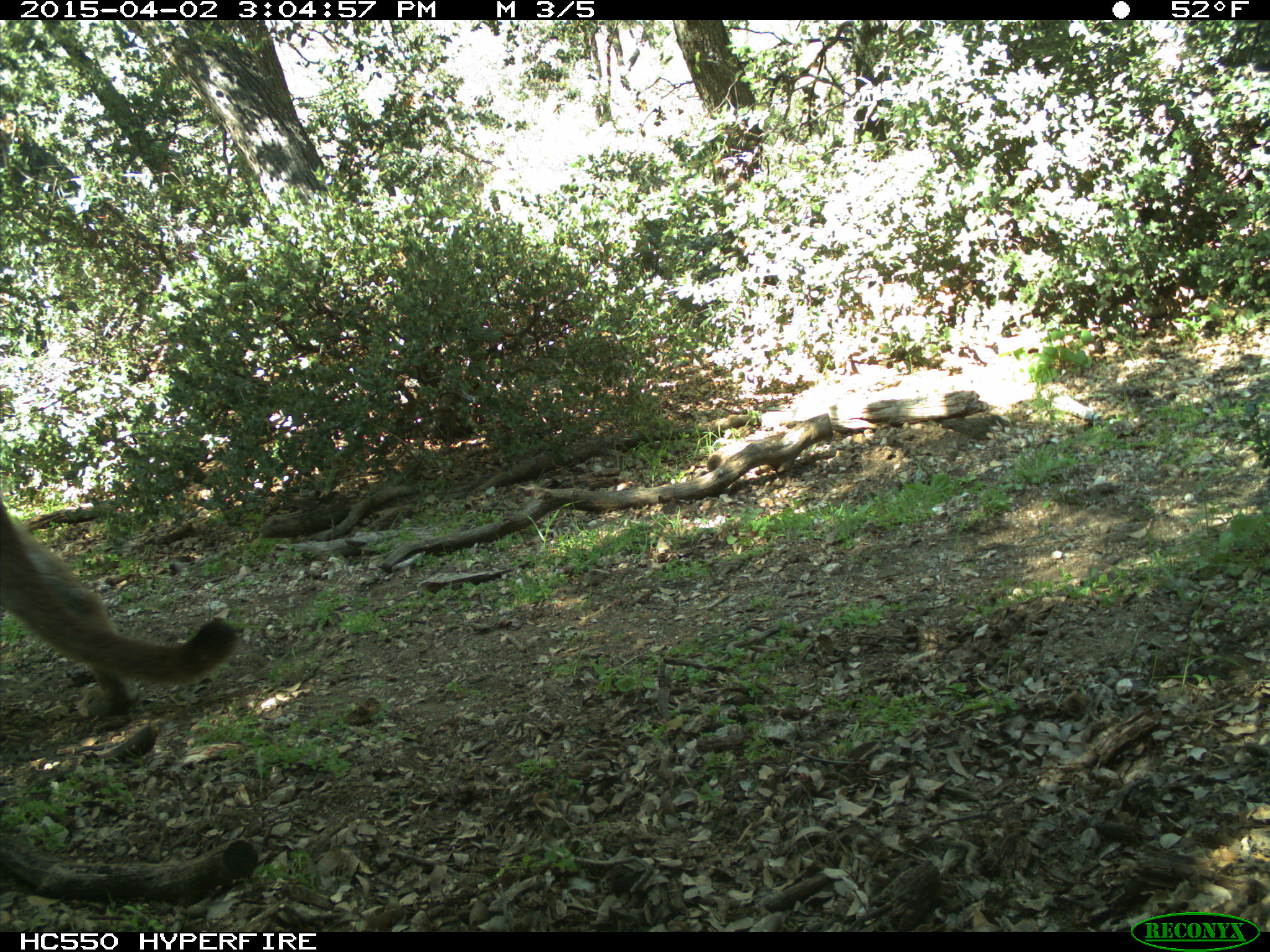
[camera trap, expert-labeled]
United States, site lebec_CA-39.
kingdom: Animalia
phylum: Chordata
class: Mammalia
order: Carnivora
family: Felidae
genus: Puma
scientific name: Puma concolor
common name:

_____

Drop every picture and repeat the rest of the entries exactly.

[camera trap, expert-labeled]
United States, site lebec_CA-39.
kingdom: Animalia
phylum: Chordata
class: Mammalia
order: Carnivora
family: Felidae
genus: Puma
scientific name: Puma concolor
common name:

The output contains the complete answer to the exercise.